_EXERCISE REQUIREMENTS_
Substitute "stone church" for "stone cathedral" in the stretch of the data below from the line containing "Captured here, what" through the end of the data. Return only those lines, with nothing else changed.

_RECORDS FOR PROCESSING_
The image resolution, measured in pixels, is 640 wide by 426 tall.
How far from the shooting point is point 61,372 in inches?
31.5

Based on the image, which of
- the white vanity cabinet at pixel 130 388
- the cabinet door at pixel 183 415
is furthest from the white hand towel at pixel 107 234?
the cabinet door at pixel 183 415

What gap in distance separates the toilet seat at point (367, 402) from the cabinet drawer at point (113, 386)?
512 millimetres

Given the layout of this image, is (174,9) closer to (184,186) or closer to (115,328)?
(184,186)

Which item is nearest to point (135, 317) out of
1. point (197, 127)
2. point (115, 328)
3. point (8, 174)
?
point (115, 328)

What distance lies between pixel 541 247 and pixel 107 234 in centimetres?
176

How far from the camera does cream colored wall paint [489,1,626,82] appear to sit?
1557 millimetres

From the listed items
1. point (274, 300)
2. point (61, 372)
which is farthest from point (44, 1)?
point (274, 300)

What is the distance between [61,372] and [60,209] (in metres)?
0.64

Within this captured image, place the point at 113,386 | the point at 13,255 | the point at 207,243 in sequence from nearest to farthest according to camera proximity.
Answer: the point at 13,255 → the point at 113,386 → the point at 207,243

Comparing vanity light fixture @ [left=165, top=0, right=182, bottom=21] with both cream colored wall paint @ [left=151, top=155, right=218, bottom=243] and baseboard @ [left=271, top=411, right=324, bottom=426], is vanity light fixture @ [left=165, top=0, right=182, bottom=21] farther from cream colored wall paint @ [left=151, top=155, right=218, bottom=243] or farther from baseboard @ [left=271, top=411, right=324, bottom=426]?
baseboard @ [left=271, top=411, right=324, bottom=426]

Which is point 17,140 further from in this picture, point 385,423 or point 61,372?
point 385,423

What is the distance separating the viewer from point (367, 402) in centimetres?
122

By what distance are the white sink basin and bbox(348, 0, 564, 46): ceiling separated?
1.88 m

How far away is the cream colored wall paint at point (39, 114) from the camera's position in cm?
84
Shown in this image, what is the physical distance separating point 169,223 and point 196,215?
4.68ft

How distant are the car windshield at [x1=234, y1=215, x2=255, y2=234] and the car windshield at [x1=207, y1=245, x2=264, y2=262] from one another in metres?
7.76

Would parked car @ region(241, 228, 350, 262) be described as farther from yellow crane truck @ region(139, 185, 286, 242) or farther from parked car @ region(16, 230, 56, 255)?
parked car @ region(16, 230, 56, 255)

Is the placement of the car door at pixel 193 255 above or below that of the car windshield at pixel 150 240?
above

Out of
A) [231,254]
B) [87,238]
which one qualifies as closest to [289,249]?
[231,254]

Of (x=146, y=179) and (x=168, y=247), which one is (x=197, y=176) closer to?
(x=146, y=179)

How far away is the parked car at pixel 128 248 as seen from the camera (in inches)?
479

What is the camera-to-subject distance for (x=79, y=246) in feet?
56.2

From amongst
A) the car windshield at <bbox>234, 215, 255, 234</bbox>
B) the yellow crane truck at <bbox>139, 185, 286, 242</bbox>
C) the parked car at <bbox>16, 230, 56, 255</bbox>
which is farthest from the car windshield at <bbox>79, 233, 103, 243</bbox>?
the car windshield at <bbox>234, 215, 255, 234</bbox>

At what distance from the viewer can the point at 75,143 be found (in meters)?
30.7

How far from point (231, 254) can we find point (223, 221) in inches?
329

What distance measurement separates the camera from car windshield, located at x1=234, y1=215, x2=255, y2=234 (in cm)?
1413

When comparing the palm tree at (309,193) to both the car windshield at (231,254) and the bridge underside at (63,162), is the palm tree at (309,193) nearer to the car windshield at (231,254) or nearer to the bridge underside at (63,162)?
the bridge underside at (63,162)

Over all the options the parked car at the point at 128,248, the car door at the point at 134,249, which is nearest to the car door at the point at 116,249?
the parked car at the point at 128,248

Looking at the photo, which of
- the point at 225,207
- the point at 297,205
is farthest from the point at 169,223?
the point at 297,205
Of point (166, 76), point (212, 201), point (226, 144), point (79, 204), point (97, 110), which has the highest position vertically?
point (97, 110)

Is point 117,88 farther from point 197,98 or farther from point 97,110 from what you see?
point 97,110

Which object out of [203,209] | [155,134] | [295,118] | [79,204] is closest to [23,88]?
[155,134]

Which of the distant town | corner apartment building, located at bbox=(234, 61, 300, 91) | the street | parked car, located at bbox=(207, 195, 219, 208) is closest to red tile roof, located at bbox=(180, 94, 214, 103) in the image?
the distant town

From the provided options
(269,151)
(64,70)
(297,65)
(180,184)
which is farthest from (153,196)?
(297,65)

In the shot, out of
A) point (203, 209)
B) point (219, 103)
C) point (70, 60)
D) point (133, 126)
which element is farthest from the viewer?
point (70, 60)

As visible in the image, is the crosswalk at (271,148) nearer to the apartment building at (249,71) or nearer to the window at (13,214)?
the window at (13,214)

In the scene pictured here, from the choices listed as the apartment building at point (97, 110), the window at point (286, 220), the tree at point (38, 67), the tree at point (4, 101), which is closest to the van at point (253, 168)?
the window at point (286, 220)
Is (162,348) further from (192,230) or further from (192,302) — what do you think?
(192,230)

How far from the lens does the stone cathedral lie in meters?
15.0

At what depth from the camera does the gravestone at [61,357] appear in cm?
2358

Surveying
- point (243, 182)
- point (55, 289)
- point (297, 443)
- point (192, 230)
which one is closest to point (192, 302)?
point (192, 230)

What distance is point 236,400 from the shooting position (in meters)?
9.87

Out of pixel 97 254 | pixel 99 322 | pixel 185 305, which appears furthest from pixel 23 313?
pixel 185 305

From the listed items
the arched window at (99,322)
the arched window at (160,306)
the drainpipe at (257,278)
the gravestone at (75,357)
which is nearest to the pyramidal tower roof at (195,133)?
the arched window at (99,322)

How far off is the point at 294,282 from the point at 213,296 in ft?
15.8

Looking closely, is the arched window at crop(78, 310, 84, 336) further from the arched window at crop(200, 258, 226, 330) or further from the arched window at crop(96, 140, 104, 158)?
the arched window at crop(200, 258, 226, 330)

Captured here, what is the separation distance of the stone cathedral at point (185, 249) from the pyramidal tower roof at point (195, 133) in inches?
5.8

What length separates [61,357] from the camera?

_THE COMPLETED TASK_
Captured here, what is the separation distance of the stone church at point (185, 249) from the pyramidal tower roof at point (195, 133) in inches?
5.8

What length separates [61,357] from the camera?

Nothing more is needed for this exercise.